Marc Galanter (MD), professor of Psychiatry and Director of the Division of Alcoholism and Drug Abuse at the New York University Medical Center, writes that "over the long term of membership, meditation also played an important role in supporting a convert's continuing involvement. An analysis of the relationship between the time members spent in meditation and the decline in their level of neurotic distress revealed that greater meditation time was associated with diminished neurotic distress. This association suggests that the emotional response to meditation acts as a reinforcement for its continued practice." That is, the more a member meditated, in general, the better the person was likely to feel. Members apparently used meditation to relieve distress, both at scheduled times and on an ad hoc basis.

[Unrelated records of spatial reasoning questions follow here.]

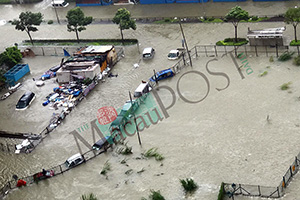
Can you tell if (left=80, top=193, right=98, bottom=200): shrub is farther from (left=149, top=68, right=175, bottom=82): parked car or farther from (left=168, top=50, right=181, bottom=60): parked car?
(left=168, top=50, right=181, bottom=60): parked car

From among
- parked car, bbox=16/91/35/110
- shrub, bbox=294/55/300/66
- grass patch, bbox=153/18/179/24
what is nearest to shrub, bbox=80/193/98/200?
parked car, bbox=16/91/35/110

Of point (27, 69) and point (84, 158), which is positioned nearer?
point (84, 158)

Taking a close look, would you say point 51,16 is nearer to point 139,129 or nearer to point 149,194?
point 139,129

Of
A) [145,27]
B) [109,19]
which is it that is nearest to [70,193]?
[145,27]

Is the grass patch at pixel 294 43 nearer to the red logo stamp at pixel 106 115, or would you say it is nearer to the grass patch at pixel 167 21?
the grass patch at pixel 167 21

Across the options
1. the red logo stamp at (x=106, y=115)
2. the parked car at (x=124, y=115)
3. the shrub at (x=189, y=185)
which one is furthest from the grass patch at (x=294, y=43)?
the shrub at (x=189, y=185)

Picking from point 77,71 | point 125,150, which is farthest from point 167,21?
point 125,150

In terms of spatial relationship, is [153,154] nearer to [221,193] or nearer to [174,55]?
[221,193]
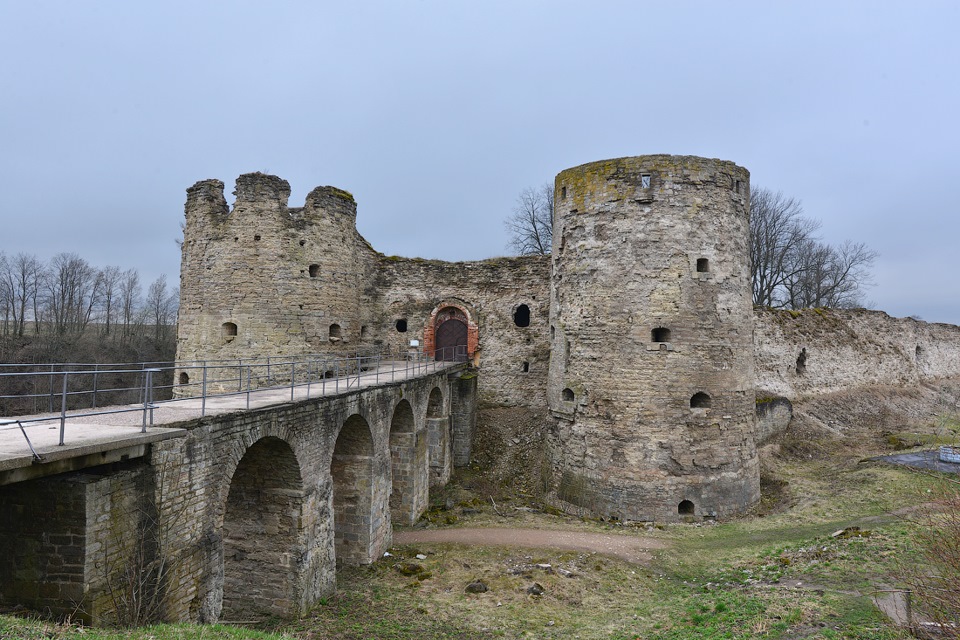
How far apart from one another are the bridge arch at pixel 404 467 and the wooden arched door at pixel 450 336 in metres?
7.12

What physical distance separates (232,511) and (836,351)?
947 inches

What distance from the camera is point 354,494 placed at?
39.0 ft

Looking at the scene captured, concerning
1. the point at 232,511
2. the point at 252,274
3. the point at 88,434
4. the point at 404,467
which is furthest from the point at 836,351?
the point at 88,434

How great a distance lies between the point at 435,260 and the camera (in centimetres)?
→ 2214

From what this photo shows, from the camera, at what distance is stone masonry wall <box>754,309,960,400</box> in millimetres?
21656

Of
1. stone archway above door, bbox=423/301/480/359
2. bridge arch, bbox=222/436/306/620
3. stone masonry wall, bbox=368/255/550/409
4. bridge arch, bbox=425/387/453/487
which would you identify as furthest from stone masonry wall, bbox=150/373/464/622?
stone masonry wall, bbox=368/255/550/409

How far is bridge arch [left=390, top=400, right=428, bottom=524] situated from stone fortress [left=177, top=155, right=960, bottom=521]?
3909 millimetres

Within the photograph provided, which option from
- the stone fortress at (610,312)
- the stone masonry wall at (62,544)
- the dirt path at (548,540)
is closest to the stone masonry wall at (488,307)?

Paul Schnabel a sociologist, references Van der Lans, a religious psychologist employed at the Catholic University of Nijmegen. Van der Lans says that among his Western students, Rawat appeared to stimulate an uncritical attitude, giving them an opportunity to project their fantasies of divinity onto his person. According to these authors, the divine nature of the guru is a standard element of Eastern religion, but removed from its cultural context, and confounded with the Western understanding of God as a father, what is lost is the difference between the guru's person and that which the guru symbolizes—resulting in what they refer to as limitless personality worship. Schnabel writes that this kind of understanding of the master-disciple relationship, alien to the original Eastern guru-disciple context, often ends in disillusionment for the disciple, who finds that the teacher in the end fails to live up to his or her expectations.

===Former followers===
Reports obtained by Ted Patrick and several scholars after deprogramming of several of Rawat's former worshippers refer to the experience of Rawat's "meditation" techniques as self-hypnosis, and as diminishing the ability to think both during the practice and for an extended period of time after cessation.

===Others===
Rawat has been criticized for a lack of intellectual content in his public discourses According to David V. Barrett, at the heart of Prem Rawat's teaching is the Knowledge, and the experience is an individual, subjective experience rather than a body of dogma. In its Divine Light days the movement was sometimes criticized for this stressing of emotional experience over intellect. The teaching could perhaps best be described as practical mysticism.